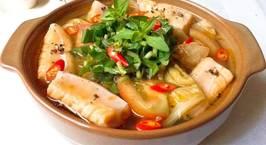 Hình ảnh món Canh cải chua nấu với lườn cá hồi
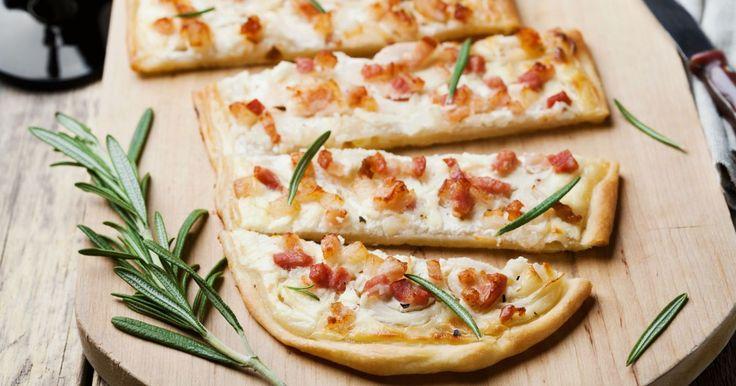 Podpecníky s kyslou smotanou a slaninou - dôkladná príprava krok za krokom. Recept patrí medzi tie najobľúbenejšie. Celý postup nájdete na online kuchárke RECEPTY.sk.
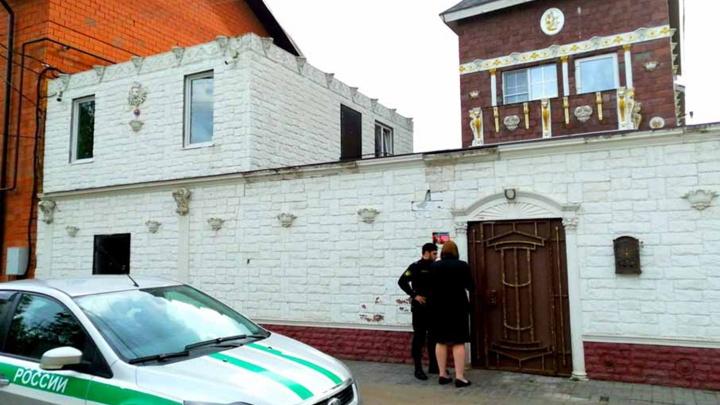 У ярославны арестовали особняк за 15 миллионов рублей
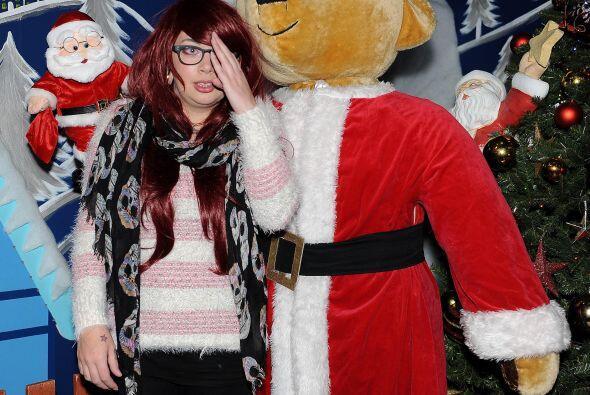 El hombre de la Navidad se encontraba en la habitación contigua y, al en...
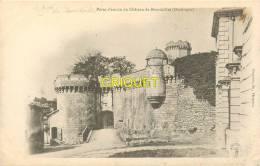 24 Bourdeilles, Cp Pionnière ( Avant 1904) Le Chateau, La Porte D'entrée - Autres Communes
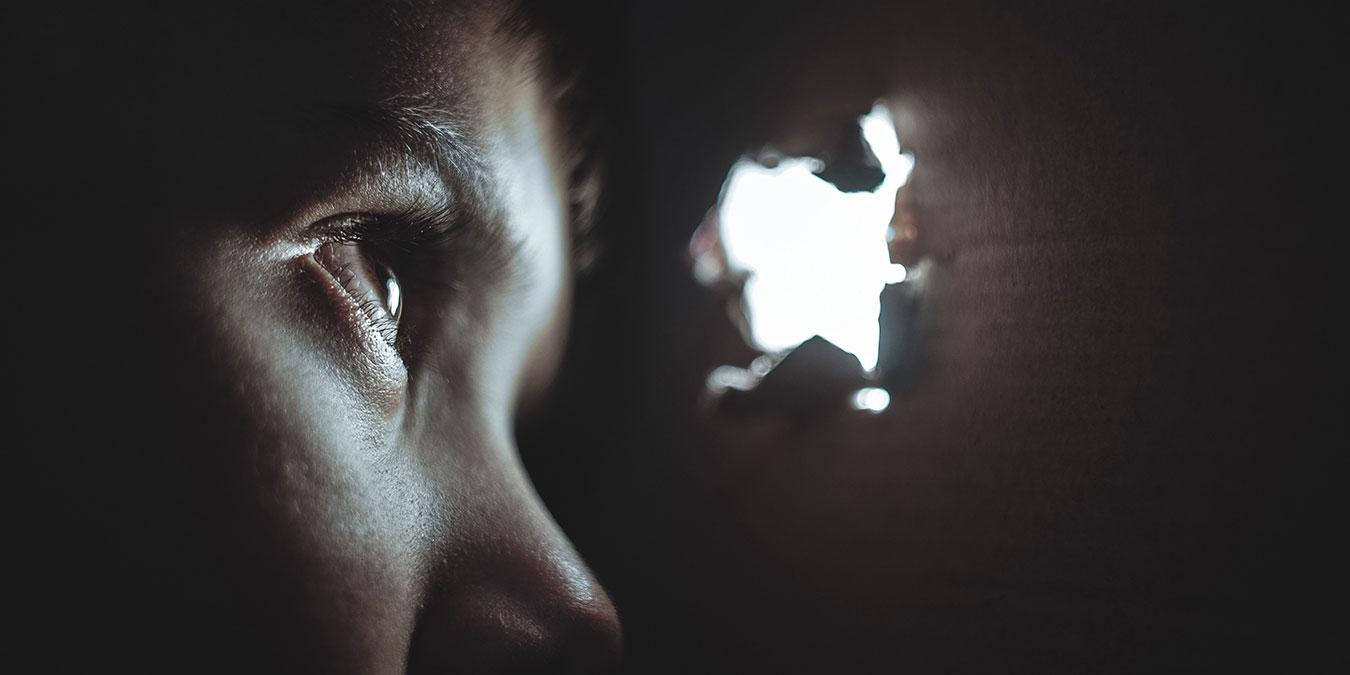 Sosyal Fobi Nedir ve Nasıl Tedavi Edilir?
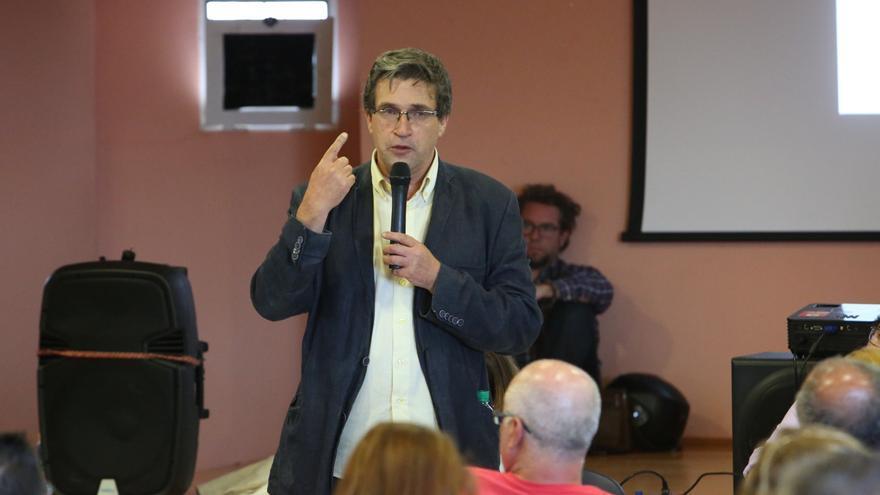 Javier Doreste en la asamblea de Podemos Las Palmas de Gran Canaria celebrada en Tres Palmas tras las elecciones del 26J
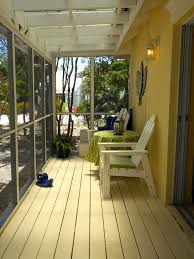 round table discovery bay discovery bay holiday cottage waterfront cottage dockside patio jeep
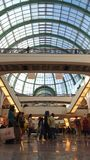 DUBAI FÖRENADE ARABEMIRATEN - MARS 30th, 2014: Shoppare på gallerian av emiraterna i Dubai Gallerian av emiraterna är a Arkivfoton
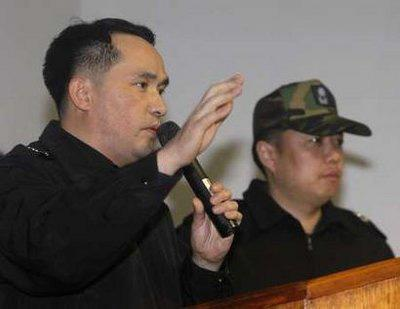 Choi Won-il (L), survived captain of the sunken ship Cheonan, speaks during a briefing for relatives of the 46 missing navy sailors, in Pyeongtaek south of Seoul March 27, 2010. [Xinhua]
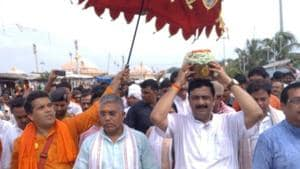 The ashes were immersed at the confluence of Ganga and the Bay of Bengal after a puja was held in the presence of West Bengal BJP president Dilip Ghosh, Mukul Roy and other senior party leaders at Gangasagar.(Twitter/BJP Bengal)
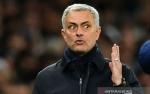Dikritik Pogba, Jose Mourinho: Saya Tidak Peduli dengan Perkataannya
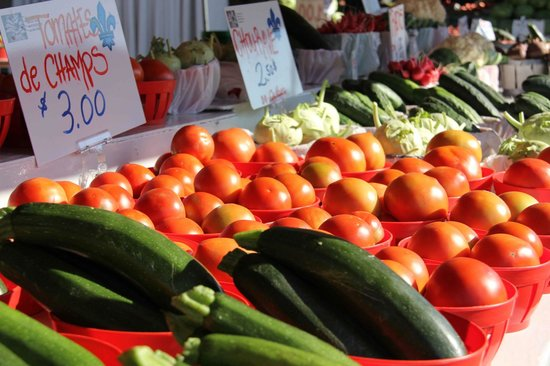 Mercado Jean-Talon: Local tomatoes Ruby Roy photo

-----

■ **Exercise**: Each line of the data above must be repeated exactly, images excluded.

■ **Solution for this problem**:
 Hình ảnh món Canh cải chua nấu với lườn cá hồi
 Podpecníky s kyslou smotanou a slaninou - dôkladná príprava krok za krokom. Recept patrí medzi tie najobľúbenejšie. Celý postup nájdete na online kuchárke RECEPTY.sk.
 У ярославны арестовали особняк за 15 миллионов рублей
 El hombre de la Navidad se encontraba en la habitación contigua y, al en...
 24 Bourdeilles, Cp Pionnière ( Avant 1904) Le Chateau, La Porte D'entrée - Autres Communes
 Sosyal Fobi Nedir ve Nasıl Tedavi Edilir?
 Javier Doreste en la asamblea de Podemos Las Palmas de Gran Canaria celebrada en Tres Palmas tras las elecciones del 26J
 round table discovery bay discovery bay holiday cottage waterfront cottage dockside patio jeep
 DUBAI FÖRENADE ARABEMIRATEN - MARS 30th, 2014: Shoppare på gallerian av emiraterna i Dubai Gallerian av emiraterna är a Arkivfoton
 Choi Won-il (L), survived captain of the sunken ship Cheonan, speaks during a briefing for relatives of the 46 missing navy sailors, in Pyeongtaek south of Seoul March 27, 2010. [Xinhua]
 The ashes were immersed at the confluence of Ganga and the Bay of Bengal after a puja was held in the presence of West Bengal BJP president Dilip Ghosh, Mukul Roy and other senior party leaders at Gangasagar.(Twitter/BJP Bengal)
Dikritik Pogba, Jose Mourinho: Saya Tidak Peduli dengan Perkataannya
 Mercado Jean-Talon: Local tomatoes Ruby Roy photo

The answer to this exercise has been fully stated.